Transformational Inclusivity, Diversity, and Equity ~ TIDE

Dear President Biden,

A couple of weeks ago I read something where someone was taking diversity, equity, and inclusion efforts to task. He was focused on the inclusion aspect and concluded that it’s beyond a bad idea to just invest in including more BIPOC and other varieties of under-represented people in the same old oppressive power structures and that instead, we need to be about the business of transformation. He wasn’t buying it that simply diversifying and being more inclusive would automatically get transformation (he didn’t address equity directly, but I’m guessing he would have talked about the performative nature of most of our progressive talk about equity since we can’t even get a handle on equality). He didn’t exactly make the point that just stuffing increased numbers of diverse people into the same size and shape pigeonholes we’ve always reified (i.e., requiring people to act and dress with a cookie-cutter sort constrained decorous “professionalism”) would do violence to their personhood, but his argument was along these lines.
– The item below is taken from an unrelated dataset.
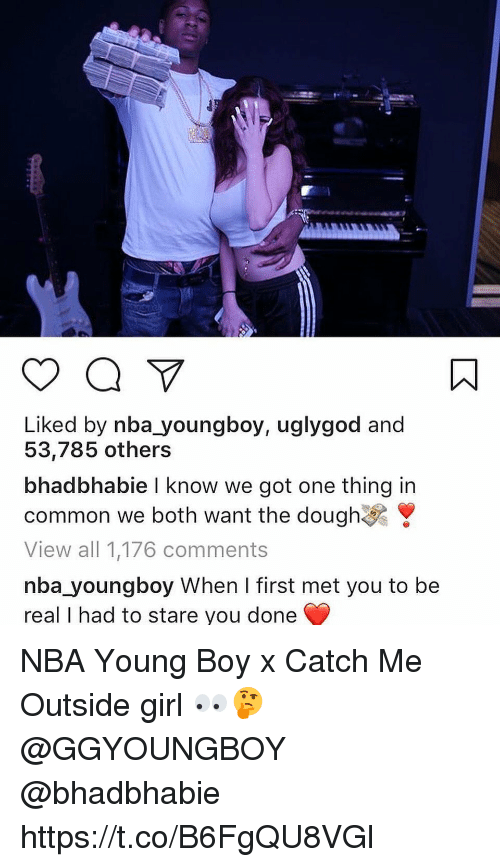 Girls, Nba, and Common: Liked by nba youngboy, uglygod and  53,785 others  bhad bhabie I know we got one thing in  common we both want the dough  View all 1,176 comments  nba youngboy When I first met you to be  real I had to stare you done NBA Young Boy x Catch Me Outside girl 👀🤔 @GGYOUNGBOY @bhadbhabie https://t.co/B6FgQU8VGl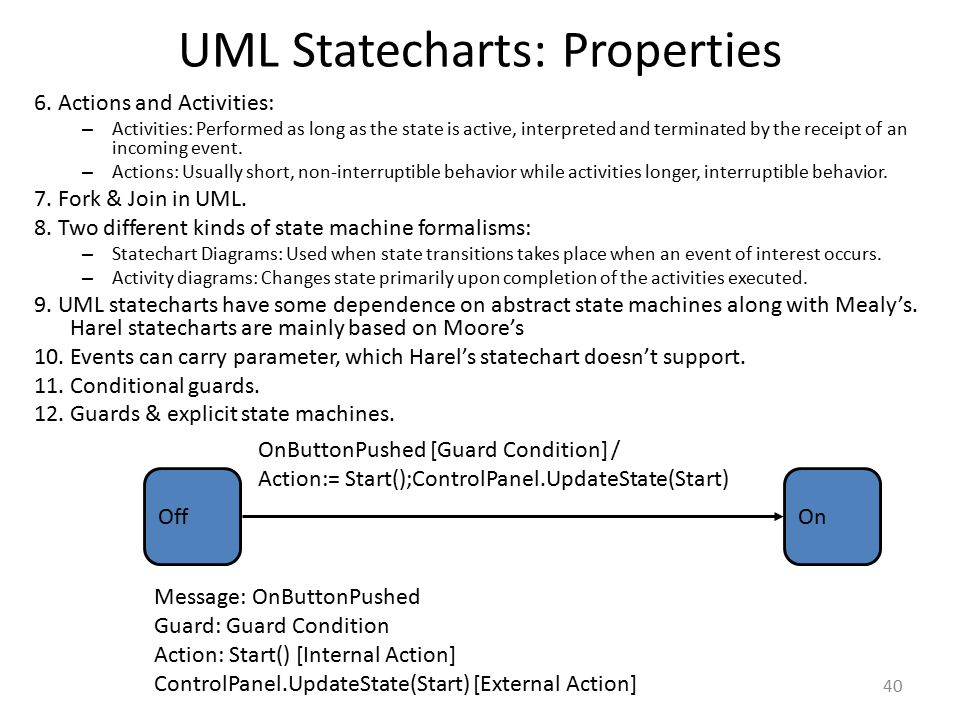 UML Statecharts: Properties 6. Actions and Activities: – Activities: Performed as long as the state is active, interpreted and terminated by the recei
I should have tracked the source so I could tell you who said this, but if I remember correctly, at the time it seemed like a very basic and not especially novel idea, and honestly, that’s still the case today. A lot of us have chaffed at your campaign slogan “build back better” and there’s long been the idea that we just need to tear it all down and start over in a truly transformational way since it doesn’t make sense to keep putting different colors of lipstick on the same pig. Nothing against pigs, but cosmetic changes, whether it’s different lipsticks or more variety of peoples around the same tired tables controlled by old, wealthy, white men pedaling the scarcity myth isn’t going to be life giving or get us where we need to be to create a sustainable, just future.

Since reading that passage by this now unknown person I’ve been somewhat obsessed with the idea of incorporating “transformation” or “transformational” into the DEI framing, since it’s clear to me that there can be no useful transformation if it’s driven by the same old White, monied (largely male) power structures. As you have probably already figured out, the letters T, D, E, and I can be rearranged to form two different English words; DIET and TIDE. I landed on DIET first since it’s closest the original DEI acronym and would be “Diversity, Inclusion, Equity, and Transformation.” It’s not bad – it’s all in there and surely we’re talking about a change in our collective diet where we eschew things that are bad for us like toxic masculinity, subjugation of one another, dominion over the Earth, etc. in favor of a healthier diet of compassion, respect, dignity, and sustainability (obviously these two lists are flexible).

Still, though, I much prefer the option of TIDE: “Transformational Inclusivity, Diversity, and Equity.” Isn’t that nice? I think it does a pretty awesome job of summing up what I think we need to be about and it has the bonus of hearkening back to the idea that a rising tide lifts all boats – no one gets left behind in this framing and it doesn’t conjure that damn scarcity thinking.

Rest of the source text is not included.